*RECORDS FOR THE EXERCISE*.
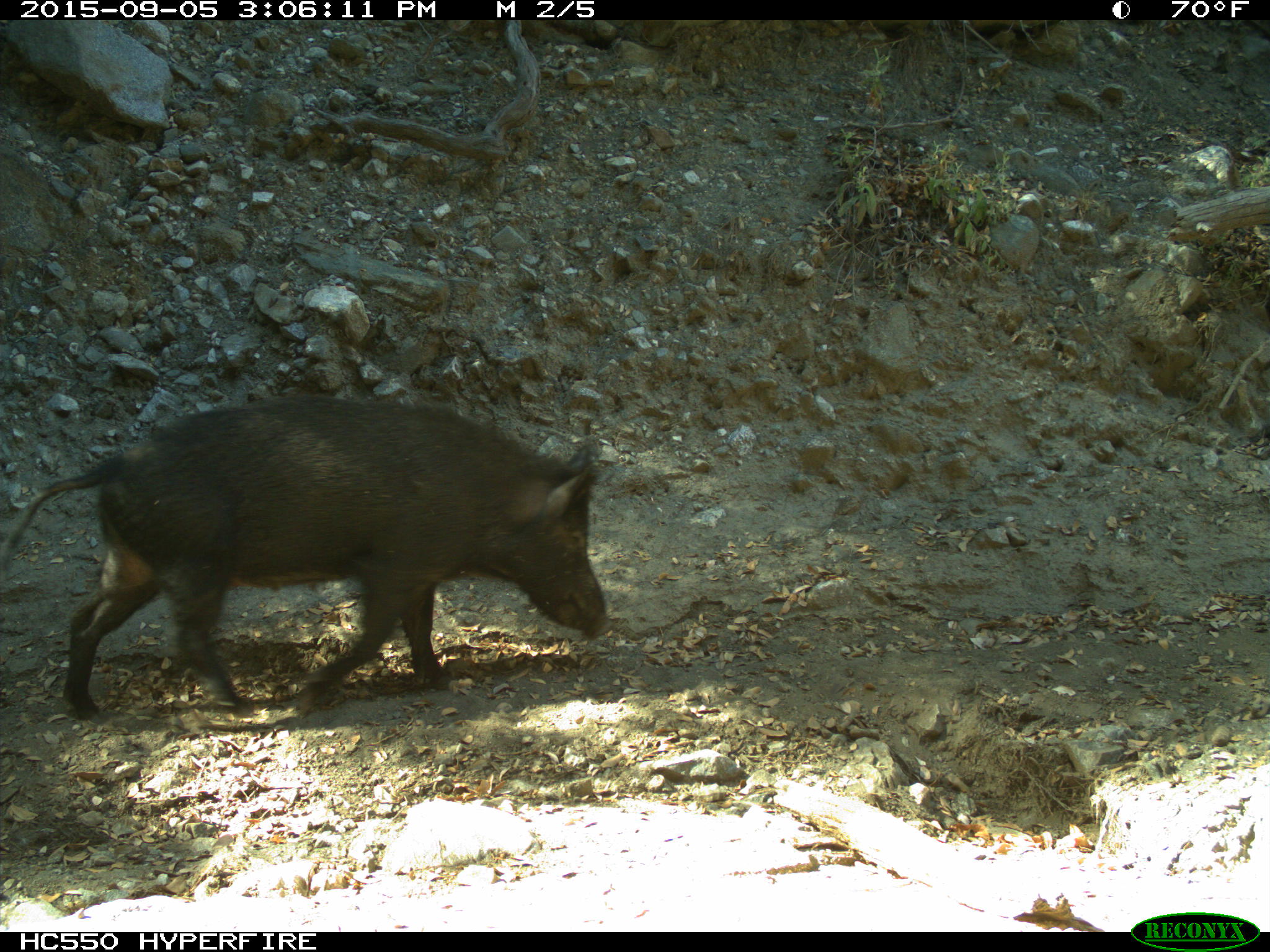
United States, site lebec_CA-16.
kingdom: Animalia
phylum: Chordata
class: Mammalia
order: Artiodactyla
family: Suidae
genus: Sus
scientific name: Sus scrofa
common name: wild boar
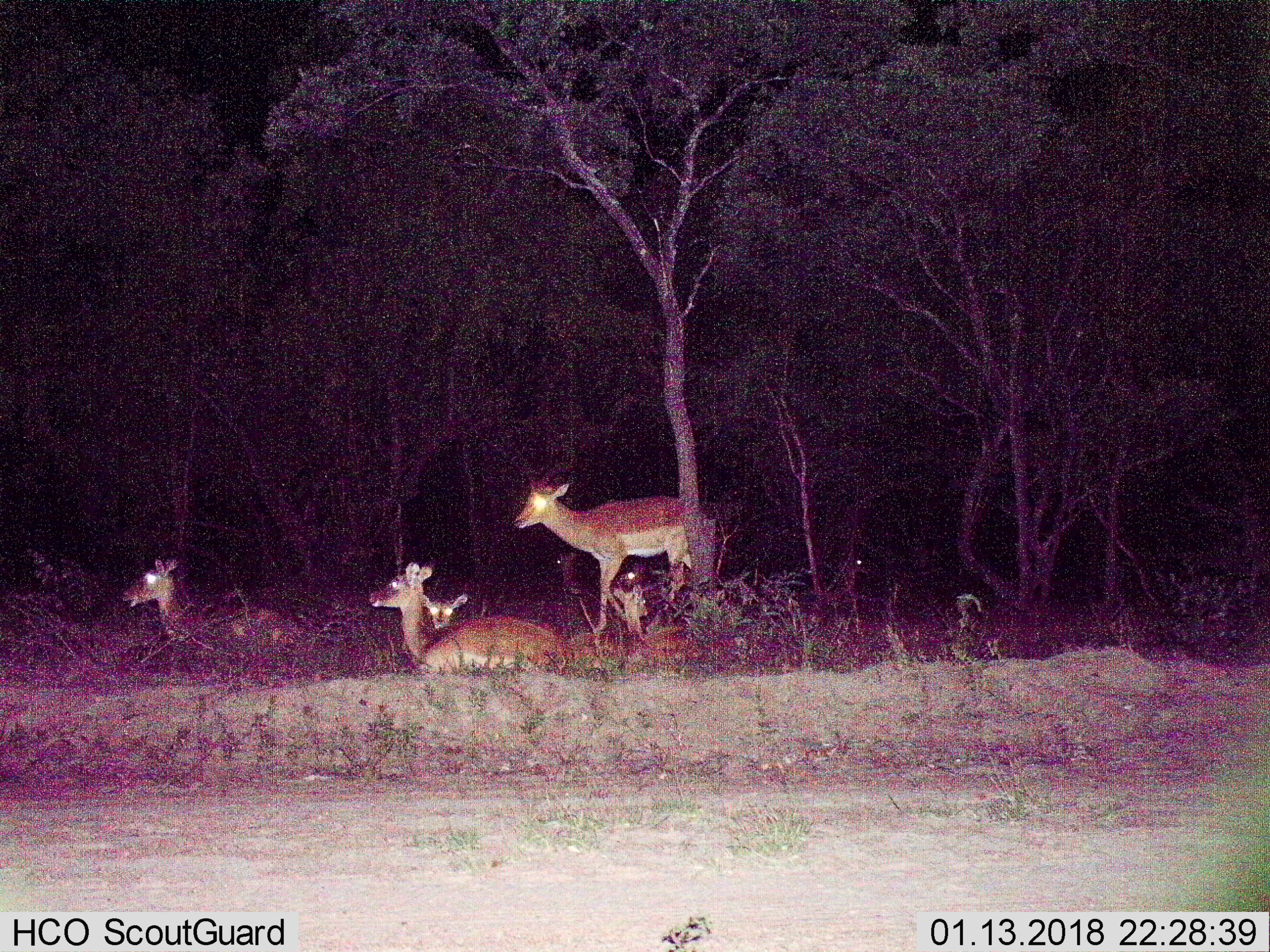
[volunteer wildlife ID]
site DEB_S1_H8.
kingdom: Animalia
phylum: Chordata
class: Mammalia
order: Artiodactyla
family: Bovidae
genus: Aepyceros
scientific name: Aepyceros melampus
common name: impala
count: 8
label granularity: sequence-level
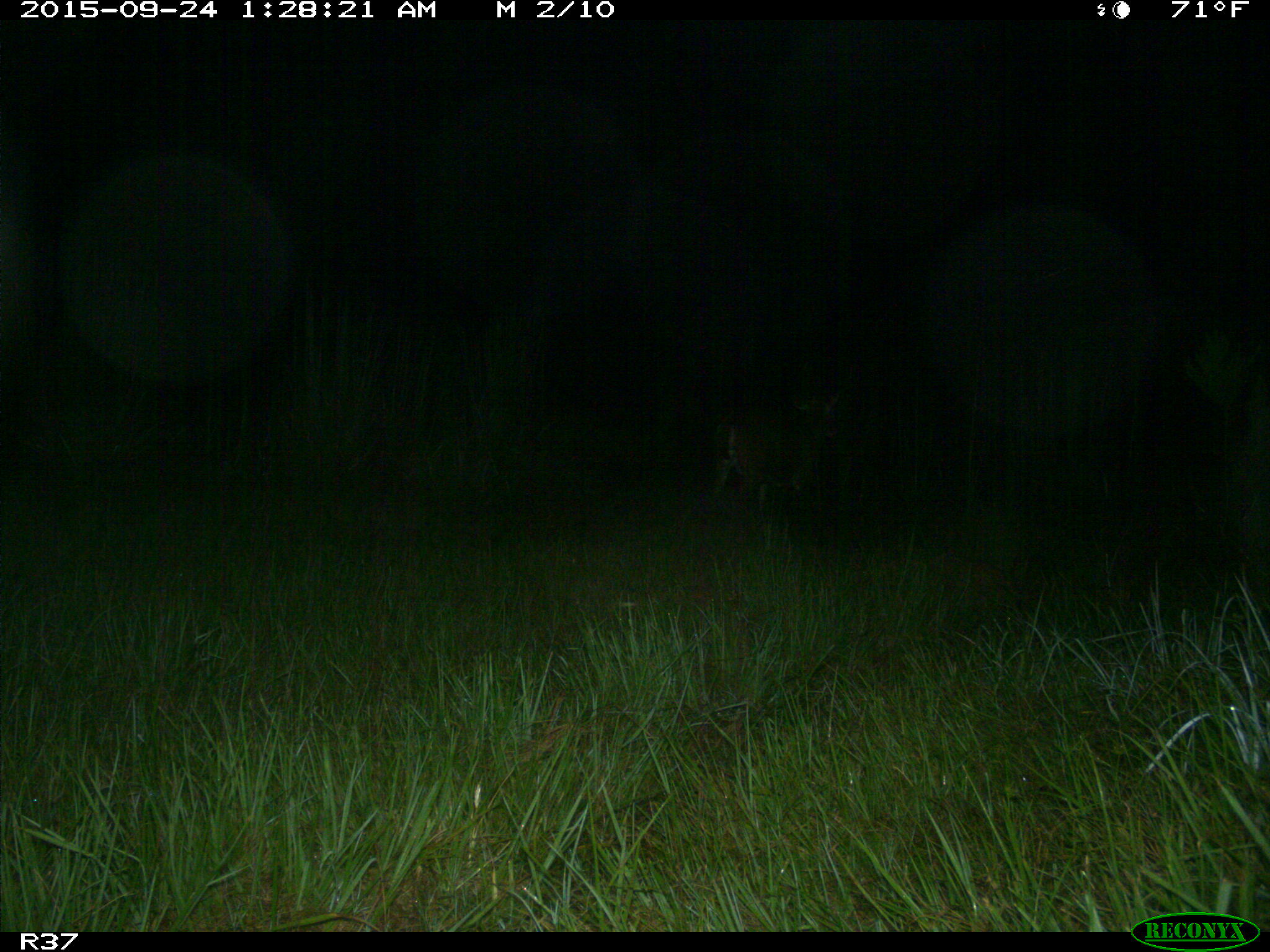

*TASK REQUIREMENTS*. Reading through the records above, report each line in which the string "name" is found.

*ANSWER TO THE PROBLEM*.
scientific name: Sus scrofa
common name: wild boar
scientific name: Aepyceros melampus
common name: impala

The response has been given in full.